Tuesday, January 13, 2009

Tales from Bailout Nation Pt. II

A Senate bill aimed at giving strapped homeowners more leverage in renegotiating their mortgages cleared a hurdle Thursday when Citigroup Inc. dropped its opposition.

The legislation, which is being advanced by top Senate Democrats, would let judges set new repayment terms for mortgage holders in bankruptcy court. Lawmakers say the measure is aimed at jump-starting broader efforts to renegotiate millions of underwater mortgages now weighing down the housing market.


To better help illustrate what you just read, we call in Academy Award-winning director Martin Scorcese and his outstanding movie Good Fellas. In this scene, a restaurant owner needs some financial help and needs some protection from the cops, other wise guys, people who don’t pay their bills, etc., so he goes to the local crime boss and talks him into going in as partners. Great. The restaurant owner is now partnering up with the local muscle. Good times, right? What could possibly go wrong?

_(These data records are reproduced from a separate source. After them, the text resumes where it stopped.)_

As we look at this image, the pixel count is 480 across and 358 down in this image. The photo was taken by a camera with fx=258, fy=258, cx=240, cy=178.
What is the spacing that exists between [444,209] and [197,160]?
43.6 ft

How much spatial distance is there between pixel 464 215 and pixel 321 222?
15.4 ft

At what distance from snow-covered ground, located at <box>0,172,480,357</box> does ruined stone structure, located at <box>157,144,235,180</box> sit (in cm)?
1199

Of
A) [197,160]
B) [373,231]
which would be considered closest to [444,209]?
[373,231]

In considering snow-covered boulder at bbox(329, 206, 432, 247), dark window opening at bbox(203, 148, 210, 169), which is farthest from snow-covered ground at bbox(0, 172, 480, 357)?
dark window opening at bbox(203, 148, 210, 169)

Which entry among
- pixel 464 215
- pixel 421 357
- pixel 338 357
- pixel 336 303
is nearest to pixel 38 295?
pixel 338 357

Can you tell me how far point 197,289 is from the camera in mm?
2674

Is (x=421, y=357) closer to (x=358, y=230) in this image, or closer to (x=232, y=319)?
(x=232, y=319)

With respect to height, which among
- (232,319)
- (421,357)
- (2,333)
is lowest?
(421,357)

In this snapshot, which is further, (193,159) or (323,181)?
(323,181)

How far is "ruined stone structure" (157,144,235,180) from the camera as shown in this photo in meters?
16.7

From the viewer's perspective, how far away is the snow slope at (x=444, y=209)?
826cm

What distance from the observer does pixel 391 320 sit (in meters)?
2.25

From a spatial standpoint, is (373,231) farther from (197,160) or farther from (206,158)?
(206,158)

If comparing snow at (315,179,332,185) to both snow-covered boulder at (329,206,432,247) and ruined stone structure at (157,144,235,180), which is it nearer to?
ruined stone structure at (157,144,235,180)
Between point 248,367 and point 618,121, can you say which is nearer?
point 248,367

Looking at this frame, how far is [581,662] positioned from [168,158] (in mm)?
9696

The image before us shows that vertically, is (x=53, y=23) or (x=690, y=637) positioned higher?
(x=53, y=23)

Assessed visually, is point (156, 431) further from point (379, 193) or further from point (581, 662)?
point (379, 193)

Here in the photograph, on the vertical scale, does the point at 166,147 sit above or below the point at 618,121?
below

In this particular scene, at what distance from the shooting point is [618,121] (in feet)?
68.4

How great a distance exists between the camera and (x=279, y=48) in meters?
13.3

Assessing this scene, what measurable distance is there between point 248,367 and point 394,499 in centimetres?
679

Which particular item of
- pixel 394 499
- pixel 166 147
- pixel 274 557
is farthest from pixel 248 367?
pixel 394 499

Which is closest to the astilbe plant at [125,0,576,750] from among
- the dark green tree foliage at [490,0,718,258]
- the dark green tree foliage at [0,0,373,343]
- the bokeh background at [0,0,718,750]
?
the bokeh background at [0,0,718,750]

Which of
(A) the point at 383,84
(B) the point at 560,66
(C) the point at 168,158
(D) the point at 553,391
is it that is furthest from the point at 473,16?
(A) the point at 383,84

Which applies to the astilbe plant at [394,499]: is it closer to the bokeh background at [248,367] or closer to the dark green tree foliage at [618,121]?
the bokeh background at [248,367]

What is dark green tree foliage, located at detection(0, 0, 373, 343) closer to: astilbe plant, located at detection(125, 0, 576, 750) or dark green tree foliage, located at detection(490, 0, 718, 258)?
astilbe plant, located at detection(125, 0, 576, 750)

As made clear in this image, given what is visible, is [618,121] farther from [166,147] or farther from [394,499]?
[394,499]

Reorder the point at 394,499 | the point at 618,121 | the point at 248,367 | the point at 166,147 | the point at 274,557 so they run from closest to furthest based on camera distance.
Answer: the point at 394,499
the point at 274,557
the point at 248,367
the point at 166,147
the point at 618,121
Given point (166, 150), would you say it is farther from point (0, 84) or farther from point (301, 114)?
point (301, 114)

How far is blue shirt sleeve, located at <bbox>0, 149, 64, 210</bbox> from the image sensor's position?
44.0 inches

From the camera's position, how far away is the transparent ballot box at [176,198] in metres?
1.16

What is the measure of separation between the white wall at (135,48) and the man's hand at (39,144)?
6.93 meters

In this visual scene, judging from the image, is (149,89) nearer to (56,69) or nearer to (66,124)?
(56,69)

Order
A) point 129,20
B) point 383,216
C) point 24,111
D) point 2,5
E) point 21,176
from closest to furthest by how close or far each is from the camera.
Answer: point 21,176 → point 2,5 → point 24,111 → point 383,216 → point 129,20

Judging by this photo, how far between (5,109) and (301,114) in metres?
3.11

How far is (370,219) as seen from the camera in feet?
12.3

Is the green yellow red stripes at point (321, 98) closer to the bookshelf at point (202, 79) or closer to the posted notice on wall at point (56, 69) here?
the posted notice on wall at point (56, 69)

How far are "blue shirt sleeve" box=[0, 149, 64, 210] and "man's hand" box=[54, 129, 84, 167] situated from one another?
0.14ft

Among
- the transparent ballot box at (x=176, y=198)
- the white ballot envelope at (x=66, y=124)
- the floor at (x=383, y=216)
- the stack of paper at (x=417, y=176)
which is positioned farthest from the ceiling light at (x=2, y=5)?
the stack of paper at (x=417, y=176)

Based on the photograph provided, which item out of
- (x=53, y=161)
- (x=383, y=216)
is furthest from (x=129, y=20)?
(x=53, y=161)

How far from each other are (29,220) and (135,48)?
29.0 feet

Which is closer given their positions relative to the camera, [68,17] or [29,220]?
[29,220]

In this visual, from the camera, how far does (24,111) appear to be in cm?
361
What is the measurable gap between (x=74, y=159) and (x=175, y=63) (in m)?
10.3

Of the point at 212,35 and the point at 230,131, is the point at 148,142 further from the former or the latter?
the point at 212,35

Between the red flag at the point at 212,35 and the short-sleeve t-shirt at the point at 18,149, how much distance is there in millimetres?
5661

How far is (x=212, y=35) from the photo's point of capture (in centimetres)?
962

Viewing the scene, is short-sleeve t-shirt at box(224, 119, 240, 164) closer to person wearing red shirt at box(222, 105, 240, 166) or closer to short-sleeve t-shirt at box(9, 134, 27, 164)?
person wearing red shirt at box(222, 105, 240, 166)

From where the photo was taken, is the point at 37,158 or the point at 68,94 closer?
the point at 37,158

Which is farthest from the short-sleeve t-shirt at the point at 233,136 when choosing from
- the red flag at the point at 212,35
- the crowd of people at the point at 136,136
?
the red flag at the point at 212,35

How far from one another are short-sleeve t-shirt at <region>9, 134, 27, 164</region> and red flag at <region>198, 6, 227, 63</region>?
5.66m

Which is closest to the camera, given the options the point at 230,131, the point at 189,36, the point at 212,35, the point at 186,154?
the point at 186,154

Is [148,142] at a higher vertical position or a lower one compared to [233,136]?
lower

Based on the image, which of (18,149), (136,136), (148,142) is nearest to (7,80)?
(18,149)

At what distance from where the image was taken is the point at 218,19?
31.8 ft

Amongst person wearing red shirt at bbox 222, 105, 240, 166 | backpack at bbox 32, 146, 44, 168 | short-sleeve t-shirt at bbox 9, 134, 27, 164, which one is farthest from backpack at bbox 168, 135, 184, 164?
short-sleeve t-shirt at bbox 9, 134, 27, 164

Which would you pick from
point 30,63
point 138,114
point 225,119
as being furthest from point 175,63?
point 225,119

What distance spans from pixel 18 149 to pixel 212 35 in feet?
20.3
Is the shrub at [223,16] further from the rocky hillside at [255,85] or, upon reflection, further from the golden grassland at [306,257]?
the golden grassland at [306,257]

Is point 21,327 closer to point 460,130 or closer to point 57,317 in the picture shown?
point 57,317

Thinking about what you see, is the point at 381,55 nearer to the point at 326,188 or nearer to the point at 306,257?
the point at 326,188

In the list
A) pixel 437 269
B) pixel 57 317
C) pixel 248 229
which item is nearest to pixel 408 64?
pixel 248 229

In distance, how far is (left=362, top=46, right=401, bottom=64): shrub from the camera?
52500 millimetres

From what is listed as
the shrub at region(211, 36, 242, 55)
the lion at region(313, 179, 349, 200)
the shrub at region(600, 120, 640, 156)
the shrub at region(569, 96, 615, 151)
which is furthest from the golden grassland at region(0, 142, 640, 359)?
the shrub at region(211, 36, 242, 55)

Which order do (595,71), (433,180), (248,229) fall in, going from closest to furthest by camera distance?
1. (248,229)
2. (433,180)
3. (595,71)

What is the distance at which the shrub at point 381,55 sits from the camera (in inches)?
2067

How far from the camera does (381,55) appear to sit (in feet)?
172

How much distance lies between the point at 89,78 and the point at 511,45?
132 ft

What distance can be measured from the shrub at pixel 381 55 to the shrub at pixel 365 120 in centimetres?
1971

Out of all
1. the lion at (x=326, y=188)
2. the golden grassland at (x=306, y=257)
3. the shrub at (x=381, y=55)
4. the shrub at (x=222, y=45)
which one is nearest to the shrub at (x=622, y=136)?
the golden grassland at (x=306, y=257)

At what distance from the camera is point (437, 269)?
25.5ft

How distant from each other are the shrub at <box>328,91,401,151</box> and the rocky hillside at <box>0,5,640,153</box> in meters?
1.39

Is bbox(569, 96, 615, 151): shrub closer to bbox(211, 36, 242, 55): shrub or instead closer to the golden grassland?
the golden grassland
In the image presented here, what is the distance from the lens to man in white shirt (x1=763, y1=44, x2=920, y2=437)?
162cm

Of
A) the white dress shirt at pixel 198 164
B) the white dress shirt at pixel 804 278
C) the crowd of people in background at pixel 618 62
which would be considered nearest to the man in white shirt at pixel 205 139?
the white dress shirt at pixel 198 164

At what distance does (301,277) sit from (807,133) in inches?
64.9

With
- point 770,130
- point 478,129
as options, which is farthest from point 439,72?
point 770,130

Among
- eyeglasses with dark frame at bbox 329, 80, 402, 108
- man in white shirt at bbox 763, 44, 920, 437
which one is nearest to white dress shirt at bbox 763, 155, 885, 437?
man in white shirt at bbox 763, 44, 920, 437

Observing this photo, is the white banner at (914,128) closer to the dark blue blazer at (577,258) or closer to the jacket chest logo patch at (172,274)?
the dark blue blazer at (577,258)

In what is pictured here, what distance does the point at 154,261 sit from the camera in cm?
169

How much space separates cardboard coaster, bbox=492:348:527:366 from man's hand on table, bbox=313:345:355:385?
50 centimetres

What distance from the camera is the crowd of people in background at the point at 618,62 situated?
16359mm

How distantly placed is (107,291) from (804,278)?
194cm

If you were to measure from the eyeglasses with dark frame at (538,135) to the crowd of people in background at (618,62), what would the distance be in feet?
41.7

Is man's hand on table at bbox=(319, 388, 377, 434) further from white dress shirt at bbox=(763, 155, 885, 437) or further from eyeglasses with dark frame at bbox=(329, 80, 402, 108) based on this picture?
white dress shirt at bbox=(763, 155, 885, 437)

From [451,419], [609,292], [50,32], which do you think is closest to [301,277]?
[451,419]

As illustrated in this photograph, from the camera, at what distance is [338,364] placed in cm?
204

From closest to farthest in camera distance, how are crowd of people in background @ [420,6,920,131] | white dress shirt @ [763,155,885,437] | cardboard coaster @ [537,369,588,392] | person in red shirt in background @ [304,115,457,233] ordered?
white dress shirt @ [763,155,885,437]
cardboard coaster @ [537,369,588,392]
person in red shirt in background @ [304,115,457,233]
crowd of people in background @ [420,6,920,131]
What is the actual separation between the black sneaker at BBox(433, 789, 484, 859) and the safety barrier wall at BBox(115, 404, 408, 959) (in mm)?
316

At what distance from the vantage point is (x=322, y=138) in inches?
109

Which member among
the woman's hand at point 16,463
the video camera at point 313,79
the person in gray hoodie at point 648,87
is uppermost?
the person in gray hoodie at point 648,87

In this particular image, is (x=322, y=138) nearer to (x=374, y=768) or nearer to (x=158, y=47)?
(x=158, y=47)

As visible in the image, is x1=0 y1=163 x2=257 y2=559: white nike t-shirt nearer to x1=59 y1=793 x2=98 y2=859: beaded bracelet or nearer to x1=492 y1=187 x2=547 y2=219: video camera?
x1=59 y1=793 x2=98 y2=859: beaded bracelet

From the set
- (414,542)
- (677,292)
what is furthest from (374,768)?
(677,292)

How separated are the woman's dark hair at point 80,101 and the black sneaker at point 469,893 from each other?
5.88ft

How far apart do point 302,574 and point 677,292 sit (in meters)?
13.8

In this clip, Citigroup is the restaurant owner and “Paulie” is the Federal Government, or “Dick”, or “Chuckie”, or “Chris”, if you prefer.

Roll tape. (NSFWoH Warning)



Wow. That didn’t end too well, now did it.

Maybe now, you are beginning to get an idea of why this bailout business was such a bad idea from the get-go. We’re not Wall St. experts but perhaps the reason why Citigroup dropped its opposition to this legislation is because “Paulie” is into them for $45 billion.

Until recently, Citigroup had fiercely opposed proposals to give bankruptcy judges latitude to change the terms of mortgages. Its about-face comes after the federal government has pumped $45 billion into the company since last fall. The government is now keeping the company on a tight leash.


Just. like. that.

Let that last line linger for a moment. Taste it again. Let it roll over your palate like vinegar.

Citigroup danced with the devil and lost. They never had a chance. Now that they are the Feds’ lap dog and a newly-minted GSE, any hopes they had of exercising any independent decision-making pretty much just blew right out the window.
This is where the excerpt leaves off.